Parmi les réactions suscitées par le projet de réforme judiciaire au sein du judaïsme de la diaspora, celle de Robert Badinter était particulièrement éloquente. L’ancien président du Conseil constitutionnel – devenu une icône du camp progressiste depuis l’abolition de la peine de mort – a en effet déclaré que

… la réforme allait “détruire” la Cour suprême et que celle-ci était le “sanctuaire” d’Israël.

Au-delà de l’outrance du propos, qui trahit une ignorance manifeste des réalités israéliennes, cette comparaison est révélatrice. Ce que nous dit Badinter, en effet, c’est que la Cour suprême incarne à ses yeux – comme à ceux de dizaines de milliers d’autres Juifs en Israël et ailleurs – la dimension du sacré.

“La loi est abstraite. Aujourd’hui le sanctuaire d’Israël, c’est la Cour suprême. Le peuple de la loi doit la préserver et il est interdit de toucher aux gardiens de la loi“, explique encore Badinter.

Cette conception est d’autant plus intéressante qu’elle exprime une vision très éloignée de la notion juive de la loi. Pour Badinter, comme pour son collègue Aharon Barak, la loi est une abstraction et le juge est le “gardien de la loi” (Badinter) ou le “gardien des valeurs” et de la démocratie (Barak).

Une telle conception est en réalité radicalement opposée à la vision juive du droit. Dans la tradition hébraïque, en effet, la loi n’est pas une abstraction, mais une réalité bien concrète. Son origine transcendante n’en fait pas une pure abstraction, comme dans la philosophie kantienne, car “elle n’est pas dans les cieux” (לא בשמיים היא).
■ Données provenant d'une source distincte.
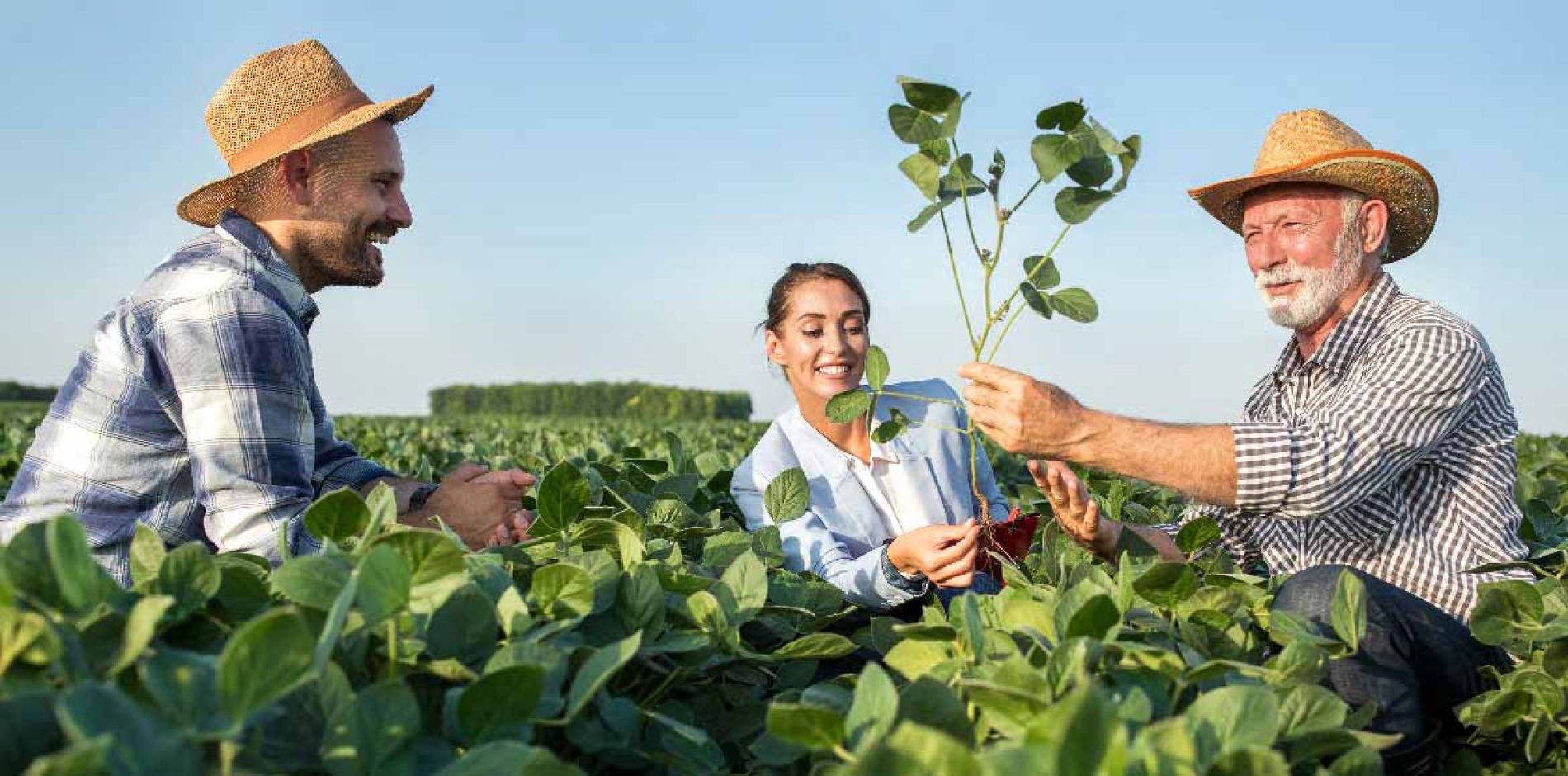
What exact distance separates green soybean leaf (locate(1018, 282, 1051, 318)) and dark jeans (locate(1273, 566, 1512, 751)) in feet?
2.50

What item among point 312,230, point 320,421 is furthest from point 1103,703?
point 320,421

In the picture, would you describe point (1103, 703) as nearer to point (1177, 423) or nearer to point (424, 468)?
point (1177, 423)

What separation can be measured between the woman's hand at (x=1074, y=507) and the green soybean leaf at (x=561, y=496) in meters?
1.01

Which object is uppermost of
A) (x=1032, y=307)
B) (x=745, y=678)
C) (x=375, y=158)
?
(x=375, y=158)

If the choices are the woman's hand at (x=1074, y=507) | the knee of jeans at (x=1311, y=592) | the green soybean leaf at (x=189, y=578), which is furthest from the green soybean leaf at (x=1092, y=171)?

Commentant les premiers mots de la parashat Mishpatim, Rachi explique que le droit civil, tout comme les Dix Commandements lus précédemment, a été proclamé au Sinaï. “Et pourquoi les lois civiles font-elles immédiatement suite à celles relatives à l’autel ? Pour te dire que tu devras installer le Sanhédrin près du Sanctuaire…” Ce qui veut dire, en d’autres termes, que le droit positif est d’origine transcendante, tout comme la morale, et que la Cour suprême d’Israël devrait siéger près du Temple reconstruit. Ainsi, la loi du Sinaï est certes d’origine transcendante, mais les juges ne sont pas les “prêtres” et le Sanhedrin siège à côté du Temple mais pas en son sein.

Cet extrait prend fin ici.